__Task brief__. From the first line of the records below through the line containing "label granularity: sequence-level", copy everything exactly and nothing more.

__Entries shown__.
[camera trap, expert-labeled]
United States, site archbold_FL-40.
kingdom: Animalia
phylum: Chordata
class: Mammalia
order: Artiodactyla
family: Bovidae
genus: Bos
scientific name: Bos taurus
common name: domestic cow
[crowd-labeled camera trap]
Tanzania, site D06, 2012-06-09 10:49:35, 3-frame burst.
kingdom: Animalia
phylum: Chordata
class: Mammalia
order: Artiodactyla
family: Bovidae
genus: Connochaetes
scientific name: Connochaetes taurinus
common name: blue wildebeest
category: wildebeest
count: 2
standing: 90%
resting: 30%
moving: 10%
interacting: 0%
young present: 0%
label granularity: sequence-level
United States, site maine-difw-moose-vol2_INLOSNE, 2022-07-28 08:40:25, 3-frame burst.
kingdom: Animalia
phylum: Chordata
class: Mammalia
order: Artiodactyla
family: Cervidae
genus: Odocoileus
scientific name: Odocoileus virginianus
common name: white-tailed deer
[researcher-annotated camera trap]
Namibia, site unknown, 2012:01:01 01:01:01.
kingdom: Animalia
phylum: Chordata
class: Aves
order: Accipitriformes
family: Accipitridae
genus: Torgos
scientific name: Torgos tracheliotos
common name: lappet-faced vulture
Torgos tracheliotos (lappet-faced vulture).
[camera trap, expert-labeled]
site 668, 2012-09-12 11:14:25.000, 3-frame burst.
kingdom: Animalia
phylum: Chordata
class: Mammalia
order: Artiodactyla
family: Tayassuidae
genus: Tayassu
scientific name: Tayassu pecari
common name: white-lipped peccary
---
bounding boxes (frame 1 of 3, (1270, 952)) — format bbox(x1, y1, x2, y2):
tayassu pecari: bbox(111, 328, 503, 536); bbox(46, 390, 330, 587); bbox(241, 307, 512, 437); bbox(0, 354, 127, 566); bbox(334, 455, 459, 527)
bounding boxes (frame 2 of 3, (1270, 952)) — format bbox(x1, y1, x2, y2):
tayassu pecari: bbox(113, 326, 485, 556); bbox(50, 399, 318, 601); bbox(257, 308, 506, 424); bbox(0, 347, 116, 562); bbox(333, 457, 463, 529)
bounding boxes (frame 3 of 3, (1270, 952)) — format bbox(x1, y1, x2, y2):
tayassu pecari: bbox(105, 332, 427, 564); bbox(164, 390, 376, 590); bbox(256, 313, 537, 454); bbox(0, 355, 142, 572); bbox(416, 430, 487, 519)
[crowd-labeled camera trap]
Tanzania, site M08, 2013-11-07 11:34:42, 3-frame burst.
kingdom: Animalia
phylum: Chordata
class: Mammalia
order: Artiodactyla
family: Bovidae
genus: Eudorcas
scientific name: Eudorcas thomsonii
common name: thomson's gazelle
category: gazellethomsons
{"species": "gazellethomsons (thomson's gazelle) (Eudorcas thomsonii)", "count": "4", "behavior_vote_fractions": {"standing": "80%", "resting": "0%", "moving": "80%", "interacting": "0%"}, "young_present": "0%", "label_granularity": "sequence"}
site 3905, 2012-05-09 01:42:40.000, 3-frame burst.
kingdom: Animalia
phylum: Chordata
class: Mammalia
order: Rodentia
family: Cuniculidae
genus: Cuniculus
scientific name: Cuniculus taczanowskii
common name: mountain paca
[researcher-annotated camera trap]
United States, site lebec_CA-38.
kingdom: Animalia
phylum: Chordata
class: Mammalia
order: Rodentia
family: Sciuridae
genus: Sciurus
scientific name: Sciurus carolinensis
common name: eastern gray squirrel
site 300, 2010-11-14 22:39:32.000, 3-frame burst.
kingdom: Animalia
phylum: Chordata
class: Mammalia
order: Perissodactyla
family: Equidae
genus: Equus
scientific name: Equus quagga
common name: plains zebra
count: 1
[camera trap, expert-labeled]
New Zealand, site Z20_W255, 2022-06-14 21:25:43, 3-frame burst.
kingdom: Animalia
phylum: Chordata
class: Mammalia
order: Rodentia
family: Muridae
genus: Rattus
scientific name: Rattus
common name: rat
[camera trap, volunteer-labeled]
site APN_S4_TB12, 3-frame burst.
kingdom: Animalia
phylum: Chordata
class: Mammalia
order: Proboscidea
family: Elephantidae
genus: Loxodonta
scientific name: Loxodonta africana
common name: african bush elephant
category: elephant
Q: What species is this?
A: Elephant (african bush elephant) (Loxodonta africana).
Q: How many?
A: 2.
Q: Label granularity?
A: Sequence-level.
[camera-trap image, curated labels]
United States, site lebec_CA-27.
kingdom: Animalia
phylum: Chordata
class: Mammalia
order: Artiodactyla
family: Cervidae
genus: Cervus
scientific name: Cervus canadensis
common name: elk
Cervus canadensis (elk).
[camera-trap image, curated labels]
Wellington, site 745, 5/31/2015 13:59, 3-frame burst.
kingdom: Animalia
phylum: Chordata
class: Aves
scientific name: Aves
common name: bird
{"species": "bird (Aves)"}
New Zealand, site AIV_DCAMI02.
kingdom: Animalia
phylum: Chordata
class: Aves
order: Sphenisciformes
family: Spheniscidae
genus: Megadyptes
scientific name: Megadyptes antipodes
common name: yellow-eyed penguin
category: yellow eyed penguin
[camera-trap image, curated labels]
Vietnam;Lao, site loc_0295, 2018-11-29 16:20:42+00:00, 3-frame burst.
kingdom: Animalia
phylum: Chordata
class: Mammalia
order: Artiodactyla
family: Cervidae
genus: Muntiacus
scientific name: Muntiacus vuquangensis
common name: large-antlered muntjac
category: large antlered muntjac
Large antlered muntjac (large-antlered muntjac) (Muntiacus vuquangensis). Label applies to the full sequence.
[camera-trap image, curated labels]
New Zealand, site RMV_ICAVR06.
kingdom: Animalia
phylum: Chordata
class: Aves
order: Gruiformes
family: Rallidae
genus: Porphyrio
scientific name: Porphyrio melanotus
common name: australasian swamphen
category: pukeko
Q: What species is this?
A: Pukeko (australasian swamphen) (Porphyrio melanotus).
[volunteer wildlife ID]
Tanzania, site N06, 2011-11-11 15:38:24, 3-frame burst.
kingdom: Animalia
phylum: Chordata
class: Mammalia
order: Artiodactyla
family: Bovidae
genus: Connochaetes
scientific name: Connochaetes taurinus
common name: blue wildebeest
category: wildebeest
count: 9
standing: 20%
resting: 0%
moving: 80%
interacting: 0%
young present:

__Answer for the task__.
[camera trap, expert-labeled]
United States, site archbold_FL-40.
kingdom: Animalia
phylum: Chordata
class: Mammalia
order: Artiodactyla
family: Bovidae
genus: Bos
scientific name: Bos taurus
common name: domestic cow
[crowd-labeled camera trap]
Tanzania, site D06, 2012-06-09 10:49:35, 3-frame burst.
kingdom: Animalia
phylum: Chordata
class: Mammalia
order: Artiodactyla
family: Bovidae
genus: Connochaetes
scientific name: Connochaetes taurinus
common name: blue wildebeest
category: wildebeest
count: 2
standing: 90%
resting: 30%
moving: 10%
interacting: 0%
young present: 0%
label granularity: sequence-level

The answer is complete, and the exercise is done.